#### WORK TASK:
Could you retype every line below exactly, omitting the images?

#### INFORMATION PROVIDED:
■ ■ ■ ■ ■
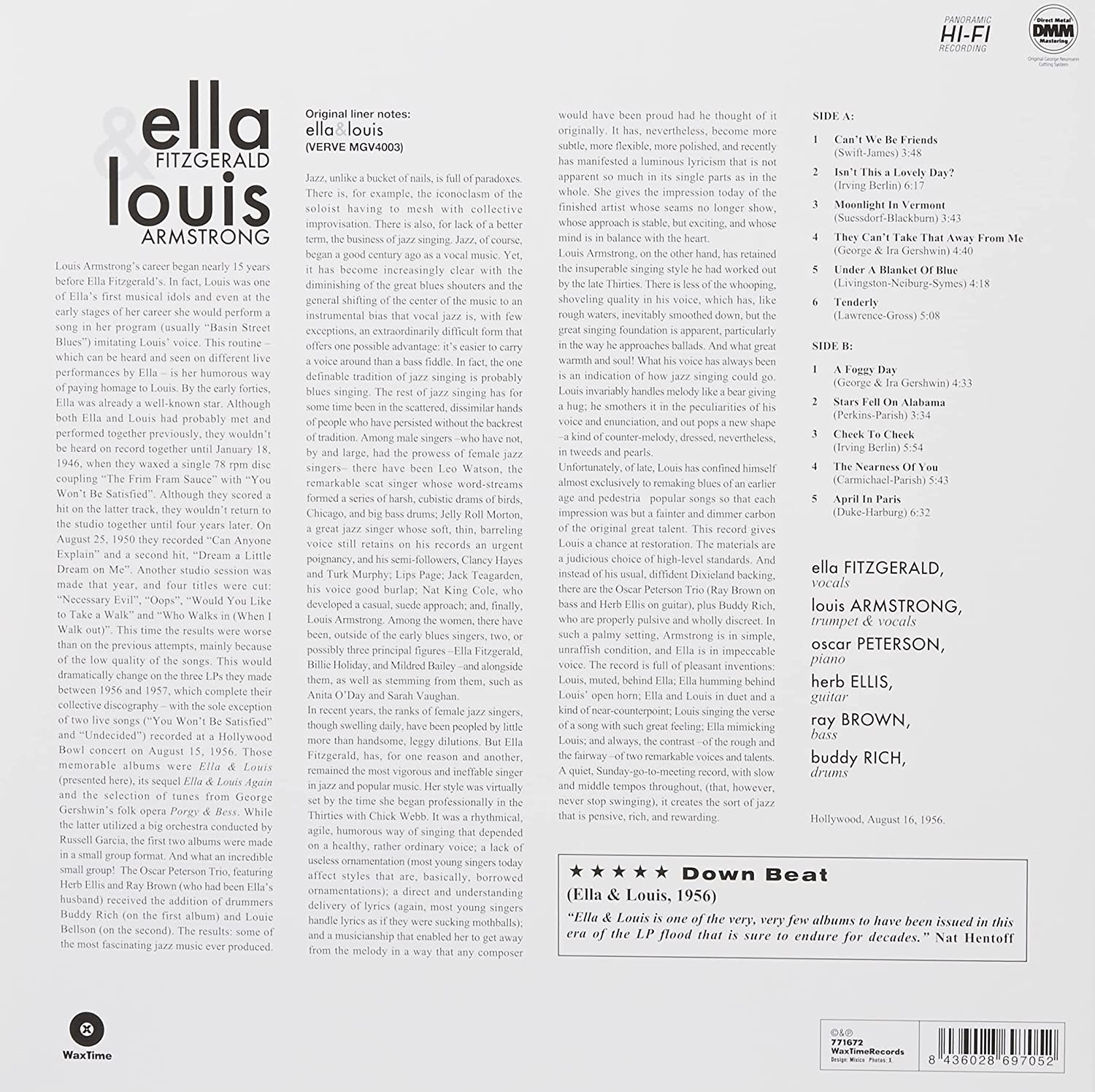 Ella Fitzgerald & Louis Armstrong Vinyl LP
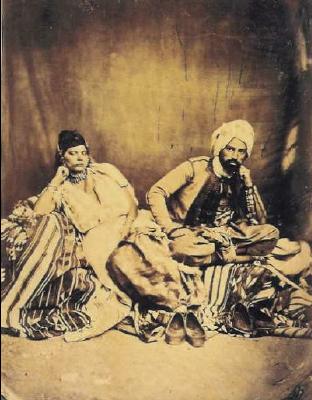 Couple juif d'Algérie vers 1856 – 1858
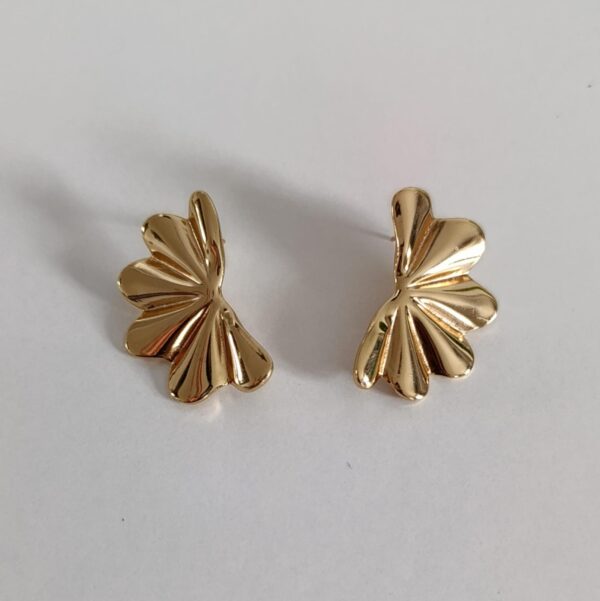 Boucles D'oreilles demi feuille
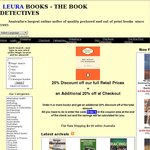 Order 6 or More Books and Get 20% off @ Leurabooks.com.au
■ ■ ■ ■ ■
#### RESULT OF THIS TASK:
 Ella Fitzgerald & Louis Armstrong Vinyl LP
 Couple juif d'Algérie vers 1856 – 1858
 Boucles D'oreilles demi feuille
 Order 6 or More Books and Get 20% off @ Leurabooks.com.au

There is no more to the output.